• **Что сделать**:
(a) Куда уезжает Красин, когда работа над скульптурой окончена, согласно тексту о Шадре?
(b) Перечислите по тексту о Шадре всё, что, по убеждению скульптора, вдохновляет вместо улыбки.
(c) Подхватите текст о Шадре и продолжите его сразу после последней строки.

• **Исходный текст**:
----------
И все же где-то в глубине, за внешней несхожестью должна выступать общность духа — в нем выражение времени, в нем причина интереса Шадра к этим двум таким различным людям. Умная зоркость и способность к взлету мыслей; убежденность в своей правоте; решительность. И еще одно непременное для всех портретов скульптора: доброта, рожденная чутким вниманием к жизни.
Те черты, над которыми не властны ни годы, ни болезни. Поэтому Шадр не скрывает недугов Красина. Он делает два варианта его портрета: один — бронзовый, установленный на гранитном кубе; второй — мраморный, высеченный из цельной глыбы. Пожилой, смертельно больной человек силой своей воли как бы вырывается из куска камня.
Смертельно больной… Но ведь человеческая жизнь всегда в исходе своем трагична: каждого подстерегают болезни, ждет смерть. Оптимизм не в том, чтобы молчать о неизбежном. Шадр верит: вдохновляет не улыбка, вдохновляет вера автора в своего героя, мужество изображенного, важность и серьезность идеи, которой он служит, пропорция его духа… Вот Рембрандт — один из самых трагичных художников мира, а его картины заставляют любить жизнь, верить в нее. О жизни надо говорить правдиво, во всей ее сложности, изображать ее такой, какова она есть.
Раздумья увековечены в скульптуре. Работа окончена. Красин уезжает в Лондон. Пора возвращаться в Россию.
12. «БУЛЫЖНИК — ОРУЖИЕ ПРОЛЕТАРИАТА»
----------
• **Исходные данные**:
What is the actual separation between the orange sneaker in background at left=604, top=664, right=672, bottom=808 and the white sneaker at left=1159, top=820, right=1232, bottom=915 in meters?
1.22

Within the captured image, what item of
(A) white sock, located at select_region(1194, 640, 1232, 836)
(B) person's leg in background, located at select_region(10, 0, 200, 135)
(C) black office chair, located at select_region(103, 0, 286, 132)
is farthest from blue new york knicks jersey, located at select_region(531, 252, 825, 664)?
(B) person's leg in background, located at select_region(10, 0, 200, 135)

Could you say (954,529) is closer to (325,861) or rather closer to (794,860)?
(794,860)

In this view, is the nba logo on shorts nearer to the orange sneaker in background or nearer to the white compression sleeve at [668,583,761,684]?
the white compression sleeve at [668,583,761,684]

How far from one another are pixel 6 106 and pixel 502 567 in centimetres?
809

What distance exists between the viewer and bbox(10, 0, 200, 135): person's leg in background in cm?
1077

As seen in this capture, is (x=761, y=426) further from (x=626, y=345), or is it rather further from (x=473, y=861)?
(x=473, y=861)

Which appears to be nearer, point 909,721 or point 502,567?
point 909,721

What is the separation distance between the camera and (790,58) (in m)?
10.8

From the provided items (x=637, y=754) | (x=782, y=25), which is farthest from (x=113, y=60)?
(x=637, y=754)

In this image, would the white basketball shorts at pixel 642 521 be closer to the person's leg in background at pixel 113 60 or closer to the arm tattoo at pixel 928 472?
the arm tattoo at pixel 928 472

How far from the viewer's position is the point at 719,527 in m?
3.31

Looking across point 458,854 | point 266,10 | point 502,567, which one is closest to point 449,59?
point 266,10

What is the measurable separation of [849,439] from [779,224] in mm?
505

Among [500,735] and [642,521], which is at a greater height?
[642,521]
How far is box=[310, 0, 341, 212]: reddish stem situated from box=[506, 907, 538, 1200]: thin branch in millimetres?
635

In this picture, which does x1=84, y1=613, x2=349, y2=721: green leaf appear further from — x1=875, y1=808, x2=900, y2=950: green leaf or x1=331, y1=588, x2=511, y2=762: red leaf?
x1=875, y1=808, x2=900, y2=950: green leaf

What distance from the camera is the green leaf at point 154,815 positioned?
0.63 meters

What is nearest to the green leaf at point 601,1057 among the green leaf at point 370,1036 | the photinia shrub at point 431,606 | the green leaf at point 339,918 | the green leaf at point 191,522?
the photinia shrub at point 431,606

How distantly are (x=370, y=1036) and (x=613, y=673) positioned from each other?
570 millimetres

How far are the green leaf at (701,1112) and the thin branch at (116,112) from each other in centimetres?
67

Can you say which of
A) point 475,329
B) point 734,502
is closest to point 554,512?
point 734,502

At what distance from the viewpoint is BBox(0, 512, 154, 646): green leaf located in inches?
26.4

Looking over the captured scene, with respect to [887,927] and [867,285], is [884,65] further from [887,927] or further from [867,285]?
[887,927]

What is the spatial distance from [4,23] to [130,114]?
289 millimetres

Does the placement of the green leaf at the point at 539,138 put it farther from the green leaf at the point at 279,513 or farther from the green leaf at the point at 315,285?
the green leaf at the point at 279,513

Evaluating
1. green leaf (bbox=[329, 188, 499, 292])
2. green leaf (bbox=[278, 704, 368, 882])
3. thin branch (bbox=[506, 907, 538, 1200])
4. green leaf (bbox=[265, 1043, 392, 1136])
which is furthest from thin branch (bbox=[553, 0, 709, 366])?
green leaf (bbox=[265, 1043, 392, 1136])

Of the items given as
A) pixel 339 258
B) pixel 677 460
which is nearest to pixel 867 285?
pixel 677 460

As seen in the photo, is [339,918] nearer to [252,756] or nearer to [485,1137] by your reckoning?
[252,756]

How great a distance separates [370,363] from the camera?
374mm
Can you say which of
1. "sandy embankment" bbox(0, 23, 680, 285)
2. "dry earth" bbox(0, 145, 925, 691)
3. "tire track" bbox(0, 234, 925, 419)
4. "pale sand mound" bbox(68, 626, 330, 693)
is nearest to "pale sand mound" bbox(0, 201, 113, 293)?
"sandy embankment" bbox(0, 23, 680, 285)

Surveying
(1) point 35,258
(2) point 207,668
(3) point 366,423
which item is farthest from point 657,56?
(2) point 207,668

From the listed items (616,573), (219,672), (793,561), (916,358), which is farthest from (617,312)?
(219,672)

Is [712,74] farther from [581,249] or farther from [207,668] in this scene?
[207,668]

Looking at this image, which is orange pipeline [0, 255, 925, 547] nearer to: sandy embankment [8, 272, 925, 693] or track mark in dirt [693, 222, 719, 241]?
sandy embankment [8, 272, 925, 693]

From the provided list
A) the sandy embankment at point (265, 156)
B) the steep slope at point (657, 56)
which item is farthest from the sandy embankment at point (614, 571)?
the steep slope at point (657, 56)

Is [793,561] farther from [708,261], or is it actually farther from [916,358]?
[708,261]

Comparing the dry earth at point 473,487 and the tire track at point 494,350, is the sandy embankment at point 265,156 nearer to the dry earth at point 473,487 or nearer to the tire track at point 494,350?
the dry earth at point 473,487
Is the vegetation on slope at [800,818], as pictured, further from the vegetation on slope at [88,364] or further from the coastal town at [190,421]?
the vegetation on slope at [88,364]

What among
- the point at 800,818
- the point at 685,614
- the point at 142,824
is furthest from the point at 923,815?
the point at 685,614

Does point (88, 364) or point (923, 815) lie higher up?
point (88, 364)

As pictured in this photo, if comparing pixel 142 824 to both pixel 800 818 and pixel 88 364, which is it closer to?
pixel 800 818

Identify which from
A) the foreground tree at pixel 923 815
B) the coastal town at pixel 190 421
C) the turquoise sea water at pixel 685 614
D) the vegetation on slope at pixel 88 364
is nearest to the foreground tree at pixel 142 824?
----------
• **Ответы к заданиям**:
(a) В Лондон.

(b) Вера автора в своего героя, мужество изображенного, важность и серьезность идеи, которой он служит, пропорция его духа.

(c)
Вскоре после возвращения из заграничной поездки Шадр вступает в Общество русских скульпторов, ОРС, организовавшееся в 1926 году[19]
.Это общество объединяло самых разнородных по творческим поискам и устремлениям художников. В него входило 36 человек. Верные академической манере: первый председатель общества В. Н. Догомацкий и Г. И. Кепинов; их произведения (в 1927–1928 годах Кепинов работал над портретом Софьи Перовской, а Домогацкий — над портретом Вересаева) были всегда тщательно отделаны, окончены во всех деталях. В. Д. Королев, бывший одним из самых рьяных кубистов начала двадцатых годов: непривычность художественного языка созданного им памятника Бакунину — пирамиды геометрических, громоздящихся друг на друга объемов, увенчанных не то развевающимся стягом, не то языком пламени, — так испугала публику, что памятник даже не был открыт; отойдя от кубизма, Королев работал лаконично, обобщенно, стремясь в портретах и монументах не столько к воссозданию точного облика человека, сколько к воспроизведению духа эпохи. В. И. Мухина, даже в небольших вещах тяготевшая к монументальным формам и символическим обобщениям. С. Д. Лебедева, считавшая главным в скульптуре психологическую точность и выразительность лиц; она почти всегда работала с натуры, с натуры лепила даже портрет Дзержинского, хотя пронести скульптурный станок и глину в его рабочий кабинет было чрезвычайно сложно. Пришедший к строгому реализму Н. А. Андреев — он продолжал свою Лениниану — и его брат Вячеслав Андреев. Изысканно-утонченный, создающий своеобразно-стилизованные портреты и композиции на мифологические темы С. Д. Эрьзя (Нефедов); в Париже, где только что прошумела его выставка, его называли «русским Роденом». И. А. Ефимов, беззаветно влюбленный в творчество русских народных мастеров — богородских резчиков, каслинских литейщиков и даже пряничников: «Вот у кого надо учиться!» Д. Ф. Цаплин, уверенный, что скульпторам нужно равняться только на Египет. Склонные к крупным монументально-декоративным формам М. Д. Рындзюнская и Б. Ю. Сандомирская, старающиеся перенести в свои произведения принципы архаической скульптуры. Работающий не только в скульптуре, но и в керамике, фарфоре, фаянсе, убежденный защитник значительности прикладного мастерства И. Г. Фрих-Хар.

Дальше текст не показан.